We highly recommend you to run this in a conda environment.

Run 

```
pip install torch --extra-index-url https://download.pytorch.org/whl/cu116
pip install -r requirements.txt
python3 -m nltk.downloader punkt stopwords averaged_perceptron_tagger
```

If you want to run ```lm_proposer.py```, you need to set the ```openai_key``` environment variable.

## Problem Representation

```example_problem.pkl``` contains an example problem represented as a dictionary. Load with the following line:

```problem = pkl.load(open('example_problem.pkl', 'rb'))```

Each problem contains: 
- A corpus pair. Samples from the research of Corpus A are in ```problem['split']['research']['A_samples']```. Similar for Corpus B and the validation split.
- Research goal and how the data was collected: all the other fields. Refer to Figure 1 in the paper and the proposer prompt template in ```templates/gpt3_proposer.txt``` to interpret the values.


## D5 System

(Each of the python file mentioned below is individually runnable to illustrate their functionality)

Run the command ```python3 global_run.py``` to see how to run our system, and it will describe the differences between news from 2020 and 2019. 
We chose this as an example to illustrate our code since there is a simple discovery "talks more about Covid". 

The overall logic is implemented in ```D5.py```, and the D5 class can take in (ordered) lists of samples from Corpus A and Corpus B, a proposer that can map two groups of sentences to a list of hypotheses, and a verifier that can compute *T'(h, x)*.
The D5 class also offers other functionalities, such as stop computing the V values for hypotheses that are not promising.

```lm_proposer.py``` includes the implementation for prompting GPT-3 to propose hypotheses. 

```verifier.py``` includes the implementation for computing the V value for each hypothesis.
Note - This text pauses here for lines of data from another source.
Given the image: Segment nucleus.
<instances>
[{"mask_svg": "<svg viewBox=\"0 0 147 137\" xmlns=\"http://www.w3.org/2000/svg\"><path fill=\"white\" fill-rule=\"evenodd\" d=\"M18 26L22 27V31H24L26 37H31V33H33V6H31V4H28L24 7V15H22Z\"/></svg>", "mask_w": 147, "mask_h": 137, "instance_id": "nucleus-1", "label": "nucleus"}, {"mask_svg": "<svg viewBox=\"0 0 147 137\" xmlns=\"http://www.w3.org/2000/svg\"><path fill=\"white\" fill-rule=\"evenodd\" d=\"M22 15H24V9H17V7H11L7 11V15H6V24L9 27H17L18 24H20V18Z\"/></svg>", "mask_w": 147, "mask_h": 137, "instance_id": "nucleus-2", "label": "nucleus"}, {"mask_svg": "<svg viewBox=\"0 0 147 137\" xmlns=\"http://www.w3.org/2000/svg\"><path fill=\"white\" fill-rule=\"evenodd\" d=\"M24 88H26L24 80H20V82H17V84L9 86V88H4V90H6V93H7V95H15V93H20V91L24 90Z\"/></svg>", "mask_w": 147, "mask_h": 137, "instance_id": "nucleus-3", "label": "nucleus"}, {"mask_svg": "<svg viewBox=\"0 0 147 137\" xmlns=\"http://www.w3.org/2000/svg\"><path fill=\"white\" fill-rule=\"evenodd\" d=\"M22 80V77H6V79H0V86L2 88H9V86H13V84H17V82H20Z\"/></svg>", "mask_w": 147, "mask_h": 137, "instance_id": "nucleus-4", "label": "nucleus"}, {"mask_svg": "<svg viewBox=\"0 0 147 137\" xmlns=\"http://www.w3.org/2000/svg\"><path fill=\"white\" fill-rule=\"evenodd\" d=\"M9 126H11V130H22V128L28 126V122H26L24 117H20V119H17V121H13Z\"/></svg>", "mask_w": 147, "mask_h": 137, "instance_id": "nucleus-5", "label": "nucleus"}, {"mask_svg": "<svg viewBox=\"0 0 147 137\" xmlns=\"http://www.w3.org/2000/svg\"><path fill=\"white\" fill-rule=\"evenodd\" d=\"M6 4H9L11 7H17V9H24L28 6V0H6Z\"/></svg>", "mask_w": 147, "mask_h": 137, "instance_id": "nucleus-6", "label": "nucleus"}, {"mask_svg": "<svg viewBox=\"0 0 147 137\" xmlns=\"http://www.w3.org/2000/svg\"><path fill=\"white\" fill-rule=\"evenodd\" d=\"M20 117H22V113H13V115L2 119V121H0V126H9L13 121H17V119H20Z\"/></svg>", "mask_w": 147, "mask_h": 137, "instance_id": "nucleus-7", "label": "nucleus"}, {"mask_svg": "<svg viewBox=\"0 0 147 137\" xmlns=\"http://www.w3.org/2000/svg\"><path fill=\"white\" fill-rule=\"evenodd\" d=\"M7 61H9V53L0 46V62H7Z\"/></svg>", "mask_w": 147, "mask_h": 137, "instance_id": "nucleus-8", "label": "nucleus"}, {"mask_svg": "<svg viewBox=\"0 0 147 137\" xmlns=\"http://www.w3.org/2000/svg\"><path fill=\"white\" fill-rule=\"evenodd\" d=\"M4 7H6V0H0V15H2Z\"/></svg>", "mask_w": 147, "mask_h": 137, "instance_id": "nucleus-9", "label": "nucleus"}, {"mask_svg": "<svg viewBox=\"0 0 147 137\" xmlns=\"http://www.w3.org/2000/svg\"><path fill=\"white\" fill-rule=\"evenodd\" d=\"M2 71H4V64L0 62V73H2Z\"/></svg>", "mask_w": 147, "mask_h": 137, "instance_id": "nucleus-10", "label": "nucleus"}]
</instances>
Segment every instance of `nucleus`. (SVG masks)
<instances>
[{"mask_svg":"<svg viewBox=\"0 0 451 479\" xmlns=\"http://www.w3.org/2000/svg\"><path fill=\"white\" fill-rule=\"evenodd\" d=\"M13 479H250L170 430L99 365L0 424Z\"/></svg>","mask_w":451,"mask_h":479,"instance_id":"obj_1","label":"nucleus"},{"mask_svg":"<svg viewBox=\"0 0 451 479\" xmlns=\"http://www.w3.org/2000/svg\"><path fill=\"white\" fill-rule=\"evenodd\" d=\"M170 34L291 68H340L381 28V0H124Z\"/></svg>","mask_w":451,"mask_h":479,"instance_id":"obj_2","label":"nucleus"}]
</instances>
Notice that ```global_run.py``` is currently using a **dummy verifier** that returns random results. 

```get_representative.py``` sort the samples by how "representative" they are for the clusters they came from.

```h2h_dicts.pkl``` is an example output of our D5 system, which is a mapping from a hypothesis *h* to a list of information, which includes:
- ```sample2score```: a mapping from samples *x* to the *T'(h, x)* score
- ```provenance```: how the hypothesis was generated, e.g., what GPT-3 prompt and hyperparameter led to this hypothesis
- ```diff_w_significance```: *V*-value, along with its confidence interval and p-value of *V' = 0*

## Section 5: Quantitative Evaluation

### Results on SynD5
Change directory to ```neurips2023_synd5``` to reproduce the results on SynD5. You can find the instruction in README.md. 

### Relevance evaluation on OpenD5
Our relevance evaluation for the hypotheses are in ```sec5_opend5/meaningfulness_eval.csv```.
Run 

```python3 sec5_opend5/meaningfulness_eval_statistics.py``` 

to reporduce the evaluation we conducted in the paper.

```sec5_opend5/goals.json``` contains the full list of research goals for each problem of OpenD5 when this evaluation was run. 

## Discoveries in Section 6.1

```sec6_discoveries/discoveries.json``` contains all the discoveries section 6.1 produces, along with their V' value and p'-value. 

Run ```python3 sec6_discoveries/read.py``` to read an example discovery.